» TEXT UNDER STUDY:

·····

# Image Classification with VGG

This tutorial will introduce the attribution of image classifiers using VGG11
and ResNet18 on ImageNet. Feel free to replace VGG11 and ResNet18 with any
other version of VGG or ResNet respectively.

## Preparation

First, we install **Zennit**. This includes its dependencies `Pillow`,
`torch` and `torchvision`:

In [None]:
%pip install zennit

Then, we import necessary modules, classes and functions:

In [None]:
import logging

import torch
from PIL import Image
from torchvision.transforms import Compose, Resize, CenterCrop
from torchvision.transforms import ToTensor, Normalize
from torchvision.models import vgg11_bn, resnet18

from zennit.attribution import Gradient
from zennit.composites import EpsilonGammaBox, EpsilonPlusFlat
from zennit.image import imgify, imsave
from zennit.torchvision import VGGCanonizer, ResNetCanonizer

We download an image of the [Dornbusch
Lighthouse](https://en.wikipedia.org/wiki/Dornbusch_Lighthouse) from [Wikimedia
Commons](https://commons.wikimedia.org/wiki/File:2006_09_06_180_Leuchtturm.jpg):

In [None]:
torch.hub.download_url_to_file(
    'https://upload.wikimedia.org/wikipedia/commons/thumb/8/8b/2006_09_06_180_Leuchtturm.jpg/640px-2006_09_06_181_Leuchtturm.jpg',
    'dornbusch-lighthouse.jpg',
)

We load and prepare the data. The image is resized such that the shorter side
is 256 pixels in size, then center-cropped to `(224, 224)`, converted to a
`torch.Tensor`, and then normalized according the channel-wise mean and
standard deviation of the ImageNet dataset:

In [None]:
# define the base image transform
transform_img = Compose([
    Resize(256),
    CenterCrop(224),
])
# define the normalization transform
transform_norm = Normalize((0.485, 0.456, 0.406), (0.229, 0.224, 0.225))
# define the full tensor transform
transform = Compose([
    transform_img,
    ToTensor(),
    transform_norm,
])

# load the image
image = Image.open('dornbusch-lighthouse.jpg')

# transform the PIL image and insert a batch-dimension
data = transform(image)[None]

We can look at the original image and the cropped image:

In [None]:
# display the original image
display(image)
# display the resized and cropped image
display(transform_img(image))

## VGG11 - LRP with EpsilonGammaBox
Then, we initialize the VGG16 model and load the hyperparameters. Set
`pretrained=True` to use the pre-trained model instead of the random one:

In [None]:
# load the model and set it to evaluation mode
model = vgg11_bn(pretrained=False).eval()

Compute the attribution using the ``EpsilonGammaBox`` **Composite**:

In [None]:
# use the VGG-specific canonizer (alias for SequentialMergeBatchNorm, only
# needed with batch-norm)
canonizer = VGGCanonizer()

·····

» PROVIDED DATA:
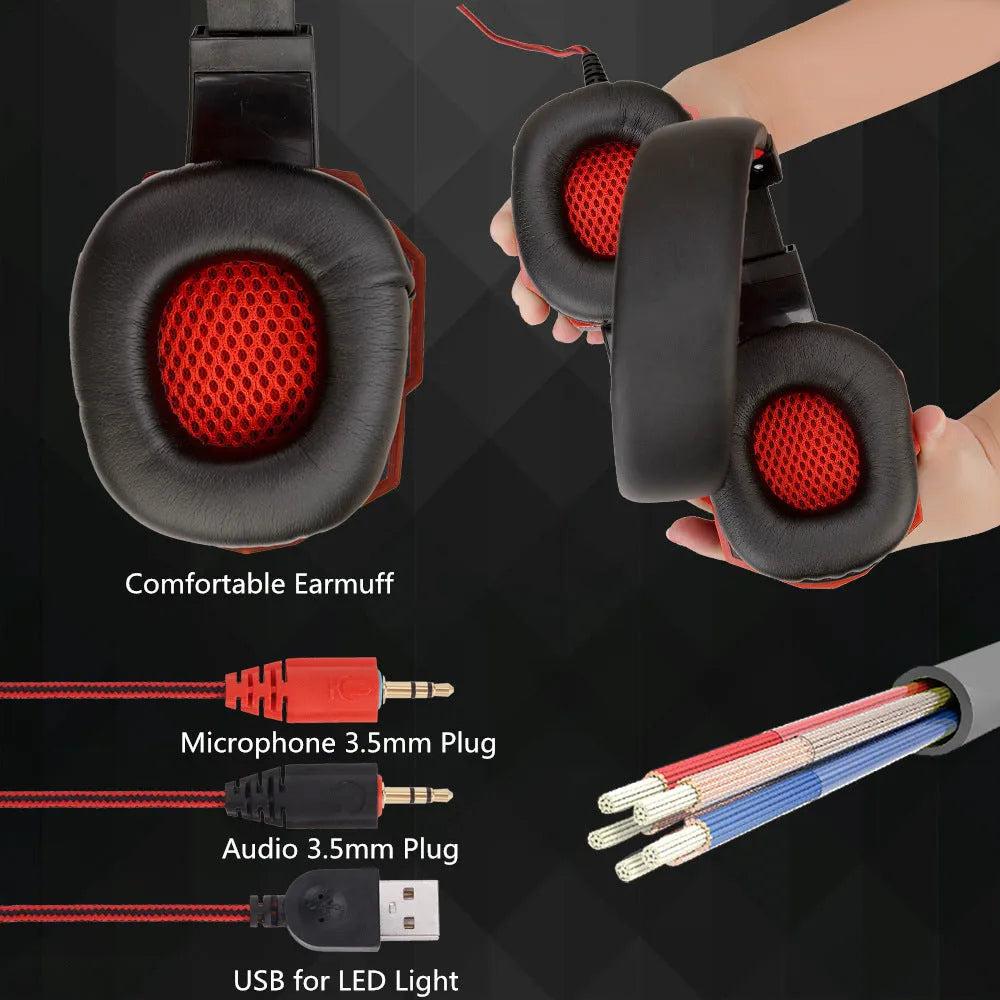 Light-up wired gaming headset for PS4 and PC with braided cable and memory foam ear cushions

·····

» LIST OF TASKS:
1) In the VGG image classification tutorial, why is `[None]` added after `transform(image)` when `data` is created?
2) Pick up the VGG image classification tutorial right after the line that creates the `VGGCanonizer`, and keep writing it.

» ANSWERS BY TASK:
1) The `[None]` indexing adds a batch dimension to the transformed image tensor. The code comment on that line says the step transforms the PIL image and inserts a batch-dimension.

2)
# the EpsilonGammaBox composite needs the lowest and highest values, which are
# here for ImageNet 0. and 1. with a different normalization for each channel
low, high = transform_norm(torch.tensor([[[[[0.]]] * 3], [[[[1.]]] * 3]]))

# create a composite, specifying arguments and the canonizers, if any
composite = EpsilonGammaBox(low=low, high=high, canonizers=[canonizer])

# choose a target class for the attribution (label 437 is lighthouse)
target = torch.eye(1000)[[437]]

# create the attributor, specifying model and composite
with Gradient(model=model, composite=composite) as attributor:
    # compute the model output and attribution
    output, attribution = attributor(data, target)

print(f'Prediction: {output.argmax(1)[0].item()}')

Visualize the attribution:

In [None]:
# sum over the channels
relevance = attribution.sum(1)

# create an image of the visualize attribution
img = imgify(relevance, symmetric=True, cmap='coldnhot')

# show the image
display(img)

Here, `imgify` produces a PIL-image, which can be saved with `.save()`.

## More Visualization
We can try out different color-maps by either using another built-in color map, or using the color-map specification language:

In [None]:
print('Built-in color-map bwr')
display(imgify(relevance, symmetric=True, cmap='bwr'))

print('CMLS code for color-map from cyan to grey to purple')
display(imgify(relevance, symmetric=True, cmap='0ff,444,f0f'))

print('CMSL code for grey scale for negative and red for positive values')
display(imgify(relevance, symmetric=True, cmap='fff,000,f00'))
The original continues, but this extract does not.